La idea es sencilla y moderna: pagar el pasaje con la tarjeta débito o crédito del banco, como si estuviera pagando un café. Usted pasa el plástico por el torniquete, se monta al bus y viaja tranquilo. Al final del día, el banco le descuenta lo que se gastó. Sin vueltas.
Un solo plástico para moverse por Bogotá
Con las tarjetas híbridas , ya no tiene que andar pendiente de si le quedan mil o dos mil pesos en la TuLlave. El sistema registra sus viajes y cobra automáticamente desde su cuenta bancaria.
Desde TransMilenio lo explican así: “Con las tarjetas híbridas puedes acceder al sistema sin necesidad de recargar; el valor de tus pasajes se debita al finalizar el día”. Además, este método funciona en todos los servicios, tanto troncales como zonales.
En otras palabras: un solo plástico en la billetera para pagar y moverse por la ciudad.
El detalle clave que muchos no saben (y por eso se emberracan)
Aquí está el punto crítico, el que ha causado discusiones con conductores y miradas de “¿y ahora qué?” frente al torniquete: no todas las tarjetas funcionan de una sin activación previa.

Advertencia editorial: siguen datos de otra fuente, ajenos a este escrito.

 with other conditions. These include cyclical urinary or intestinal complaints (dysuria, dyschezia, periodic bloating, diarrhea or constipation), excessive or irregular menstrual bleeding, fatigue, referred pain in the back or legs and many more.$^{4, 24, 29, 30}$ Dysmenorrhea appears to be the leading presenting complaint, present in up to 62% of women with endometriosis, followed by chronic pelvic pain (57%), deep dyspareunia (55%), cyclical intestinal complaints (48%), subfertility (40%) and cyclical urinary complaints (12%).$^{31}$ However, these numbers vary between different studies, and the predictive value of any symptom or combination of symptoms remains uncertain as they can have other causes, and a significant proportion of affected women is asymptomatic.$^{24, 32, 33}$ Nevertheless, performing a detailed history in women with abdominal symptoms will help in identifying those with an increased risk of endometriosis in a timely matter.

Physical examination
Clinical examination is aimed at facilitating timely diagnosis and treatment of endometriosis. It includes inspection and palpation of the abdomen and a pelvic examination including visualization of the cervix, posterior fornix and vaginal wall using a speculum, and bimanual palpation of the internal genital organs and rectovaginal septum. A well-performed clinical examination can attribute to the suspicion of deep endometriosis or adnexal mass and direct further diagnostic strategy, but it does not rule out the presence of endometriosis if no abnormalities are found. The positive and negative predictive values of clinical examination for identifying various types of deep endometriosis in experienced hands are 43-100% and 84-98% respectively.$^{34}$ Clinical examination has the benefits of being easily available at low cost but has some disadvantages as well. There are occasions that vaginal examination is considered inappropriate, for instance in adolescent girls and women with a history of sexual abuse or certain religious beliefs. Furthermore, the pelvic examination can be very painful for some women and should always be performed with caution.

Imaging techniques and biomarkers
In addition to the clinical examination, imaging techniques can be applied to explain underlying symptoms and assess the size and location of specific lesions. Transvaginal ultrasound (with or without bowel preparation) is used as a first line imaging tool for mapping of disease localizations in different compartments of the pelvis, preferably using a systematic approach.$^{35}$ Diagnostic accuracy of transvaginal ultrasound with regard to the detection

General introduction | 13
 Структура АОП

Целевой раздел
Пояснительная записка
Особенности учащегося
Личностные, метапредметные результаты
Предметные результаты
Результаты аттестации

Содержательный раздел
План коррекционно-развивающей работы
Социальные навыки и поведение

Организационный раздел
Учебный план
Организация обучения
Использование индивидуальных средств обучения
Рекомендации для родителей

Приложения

- Si su tarjeta es de Codensa o Banco de Bogotá, tranquilo: ya está personalizada y puede usarla de una.
- Pero si es de Bancolombia, Davivienda o AV Villas, tiene que pasar primero por una taquilla para actualizarla.
“Si tu tarjeta es de Bancolombia, Davivienda o AV Villas, debes acercarte a una de nuestras taquillas y actualizarla”, recordó TransMilenio. Es rápido, pero obligatorio. Si no lo hace, el torniquete no lo deja pasar y ahí empieza el drama.
Menos filas, menos estrés, más tiempo
El beneficio es claro: se acabaron las filas eternas para recargar y el estrés de quedarse sin saldo justo cuando va tarde. Además, esto ayuda a descongestionar las taquillas, especialmente en horas pico.
Para muchos usuarios, esta opción es un alivio diario y una forma más cómoda de moverse sin depender de recargas de última hora.
El futuro del pasaje ya llegó
TransMilenio insiste en que este sistema hace parte de la modernización del transporte en Bogotá, alineado con lo que ya pasa en otras ciudades del mundo: pagar y seguir.
“Tu bolsillo bancario y el de transporte son independientes, pero puedes usar una sola tarjeta para todo”, señalan desde la empresa.
Recomendación final
Si quiere dejar de sufrir por el saldo de la TuLlave, revise qué tarjeta tiene. Si es de Bancolombia, Davivienda o AV Villas, pase primero por una taquilla y actívela. Después de eso, puede entrar al sistema sin recargar nunca más.
La pregunta queda servida: ¿usted ya se subió al bus con la tarjeta del banco o todavía le da miedo que el sistema le “chupe” la cuenta?
Lo cierto es que hacer fila por dos mil pesos ya quedó mandado a recoger.